Tuesday, October 9, 2007

58%

In preparation for tonight’s first of three Hedge Fund seminars, I have come across a little piece of information that I frankly found rather startling.

According to an August 21st report from Goldman Sachs, “The typical hedge fund has an average of 58% of its assets invested in its ten largest positions compared with 33% for the typical large-cap mutual fund, 24% for a small-cap mutual fund, 20% for the S&P 500 and just 2% for the Russell 2000 Index (see chart to your left*).”

Let me state that again: 58% of the assets of the typical hedge fund are concentrated in its ten largest holdings.

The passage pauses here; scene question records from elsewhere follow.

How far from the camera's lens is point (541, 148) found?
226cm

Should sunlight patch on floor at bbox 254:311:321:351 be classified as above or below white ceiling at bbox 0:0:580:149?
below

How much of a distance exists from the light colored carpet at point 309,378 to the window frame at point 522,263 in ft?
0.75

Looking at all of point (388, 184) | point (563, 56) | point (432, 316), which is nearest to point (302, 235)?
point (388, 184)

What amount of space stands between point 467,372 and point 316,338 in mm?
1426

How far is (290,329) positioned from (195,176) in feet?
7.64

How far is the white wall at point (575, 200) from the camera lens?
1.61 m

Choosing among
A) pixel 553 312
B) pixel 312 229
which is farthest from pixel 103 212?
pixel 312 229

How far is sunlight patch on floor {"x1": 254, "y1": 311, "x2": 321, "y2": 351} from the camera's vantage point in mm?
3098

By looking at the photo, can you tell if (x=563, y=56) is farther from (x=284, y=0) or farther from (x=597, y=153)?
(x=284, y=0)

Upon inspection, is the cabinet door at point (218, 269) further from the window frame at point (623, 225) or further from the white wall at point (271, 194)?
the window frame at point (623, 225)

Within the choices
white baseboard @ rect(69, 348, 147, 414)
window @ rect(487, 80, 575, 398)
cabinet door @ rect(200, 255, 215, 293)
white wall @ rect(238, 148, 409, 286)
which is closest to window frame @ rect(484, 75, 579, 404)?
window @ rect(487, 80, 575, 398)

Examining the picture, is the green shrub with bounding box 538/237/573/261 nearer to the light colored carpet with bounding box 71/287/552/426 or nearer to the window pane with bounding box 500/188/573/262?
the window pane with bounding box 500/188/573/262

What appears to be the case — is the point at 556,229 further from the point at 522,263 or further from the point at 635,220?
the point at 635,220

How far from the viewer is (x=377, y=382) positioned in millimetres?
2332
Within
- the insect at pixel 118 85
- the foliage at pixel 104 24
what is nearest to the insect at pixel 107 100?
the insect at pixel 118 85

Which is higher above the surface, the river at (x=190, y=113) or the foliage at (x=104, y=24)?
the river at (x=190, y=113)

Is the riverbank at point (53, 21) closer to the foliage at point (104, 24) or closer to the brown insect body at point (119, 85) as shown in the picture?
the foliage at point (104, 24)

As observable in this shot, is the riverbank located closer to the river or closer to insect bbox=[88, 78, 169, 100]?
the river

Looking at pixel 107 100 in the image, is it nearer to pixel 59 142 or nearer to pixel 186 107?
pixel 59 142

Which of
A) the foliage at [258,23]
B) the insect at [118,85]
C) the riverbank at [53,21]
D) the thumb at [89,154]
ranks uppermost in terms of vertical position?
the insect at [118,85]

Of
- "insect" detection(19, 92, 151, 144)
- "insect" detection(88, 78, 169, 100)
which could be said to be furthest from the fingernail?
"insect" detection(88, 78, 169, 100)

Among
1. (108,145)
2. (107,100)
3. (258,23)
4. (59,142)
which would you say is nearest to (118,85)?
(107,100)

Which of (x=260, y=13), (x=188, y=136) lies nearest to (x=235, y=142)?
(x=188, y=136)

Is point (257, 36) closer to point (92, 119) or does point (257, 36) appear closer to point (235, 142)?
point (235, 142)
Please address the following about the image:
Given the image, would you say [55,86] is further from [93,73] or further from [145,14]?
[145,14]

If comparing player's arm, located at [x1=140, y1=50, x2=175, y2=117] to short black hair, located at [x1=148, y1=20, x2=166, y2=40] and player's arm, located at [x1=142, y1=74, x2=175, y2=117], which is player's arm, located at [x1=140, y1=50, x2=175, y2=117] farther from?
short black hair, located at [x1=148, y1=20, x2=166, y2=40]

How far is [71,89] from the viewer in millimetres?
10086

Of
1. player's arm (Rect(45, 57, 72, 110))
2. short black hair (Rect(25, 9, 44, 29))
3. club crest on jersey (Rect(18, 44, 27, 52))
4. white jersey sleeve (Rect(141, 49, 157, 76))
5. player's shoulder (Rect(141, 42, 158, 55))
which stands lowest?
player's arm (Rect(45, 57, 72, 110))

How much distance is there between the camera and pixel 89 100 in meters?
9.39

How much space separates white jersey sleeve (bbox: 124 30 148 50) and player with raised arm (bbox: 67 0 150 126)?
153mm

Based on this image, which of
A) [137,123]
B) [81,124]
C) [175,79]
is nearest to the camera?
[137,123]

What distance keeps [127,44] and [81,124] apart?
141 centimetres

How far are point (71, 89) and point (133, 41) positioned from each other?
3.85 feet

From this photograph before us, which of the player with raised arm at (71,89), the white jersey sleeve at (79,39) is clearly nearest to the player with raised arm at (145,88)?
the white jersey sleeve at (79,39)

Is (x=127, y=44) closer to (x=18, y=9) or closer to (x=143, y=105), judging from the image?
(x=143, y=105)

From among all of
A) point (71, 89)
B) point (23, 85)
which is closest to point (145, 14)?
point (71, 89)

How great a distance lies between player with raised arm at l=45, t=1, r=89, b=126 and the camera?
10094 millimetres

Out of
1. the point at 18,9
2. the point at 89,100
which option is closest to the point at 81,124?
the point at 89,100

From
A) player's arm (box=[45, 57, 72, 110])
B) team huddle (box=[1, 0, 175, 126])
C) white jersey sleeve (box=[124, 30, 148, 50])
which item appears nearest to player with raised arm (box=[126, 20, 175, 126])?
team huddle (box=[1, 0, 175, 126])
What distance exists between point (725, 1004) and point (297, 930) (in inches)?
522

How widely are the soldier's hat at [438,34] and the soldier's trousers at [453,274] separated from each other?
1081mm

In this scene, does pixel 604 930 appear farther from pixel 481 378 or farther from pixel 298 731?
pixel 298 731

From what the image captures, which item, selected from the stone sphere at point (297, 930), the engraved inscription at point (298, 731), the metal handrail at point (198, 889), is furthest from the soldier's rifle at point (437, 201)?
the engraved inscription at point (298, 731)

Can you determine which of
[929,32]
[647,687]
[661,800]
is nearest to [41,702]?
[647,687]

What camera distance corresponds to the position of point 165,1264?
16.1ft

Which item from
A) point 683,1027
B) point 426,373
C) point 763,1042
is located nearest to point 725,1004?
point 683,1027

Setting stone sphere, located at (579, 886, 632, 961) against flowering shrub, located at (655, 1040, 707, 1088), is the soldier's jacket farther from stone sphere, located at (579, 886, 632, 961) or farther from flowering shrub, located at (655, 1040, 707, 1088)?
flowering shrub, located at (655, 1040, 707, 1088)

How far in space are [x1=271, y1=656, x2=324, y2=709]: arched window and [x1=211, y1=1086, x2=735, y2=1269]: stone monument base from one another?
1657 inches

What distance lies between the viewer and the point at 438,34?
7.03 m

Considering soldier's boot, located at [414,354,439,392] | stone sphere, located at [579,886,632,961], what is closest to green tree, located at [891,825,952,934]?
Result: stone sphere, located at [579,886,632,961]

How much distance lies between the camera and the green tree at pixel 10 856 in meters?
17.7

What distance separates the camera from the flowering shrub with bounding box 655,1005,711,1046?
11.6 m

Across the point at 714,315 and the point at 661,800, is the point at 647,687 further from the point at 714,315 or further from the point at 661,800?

Investment Strategy Implications

While it is understandable that the purpose of many hedge funds (versus your garden variety mutual fund) is to provide concentrated holdings, the consequences of such a portfolio strategy utilizing highly liquid, publicly traded stocks, the same highly liquid, publicly traded positions held by garden variety mutual funds and other traditionally constructed portfolios, is an area requiring further investigation and analysis. A point I intend to pursue during the upcoming three hedge fund seminars to be conducted this week. More to follow.

*To view a larger version of the chart, click on the image.

2 comments:

Anonymous said...

Hedge funds follow the "Warren Buffett" strategy. Berkshire Hathaway currently holds about 40 publicly traded stocks, but more than 50% of the money is invested in just the top four holdings. Regulation, however, precludes mutual funds from concentrating their holdings to such an extent.

The Poster said...

I am surprise that only 58% of a typical HF assets are invested in the 10 largest holdings. I would have thought that the share would be higher for a simple reason. If a HF has top-5 investment ideas, why not concentrate its portfolio in them rather than invest in 10 or 20 more lesser convincing ideas? IMHO diversification is not investment, it is portflio allocation - HF are in the business of investment not portfolio investment.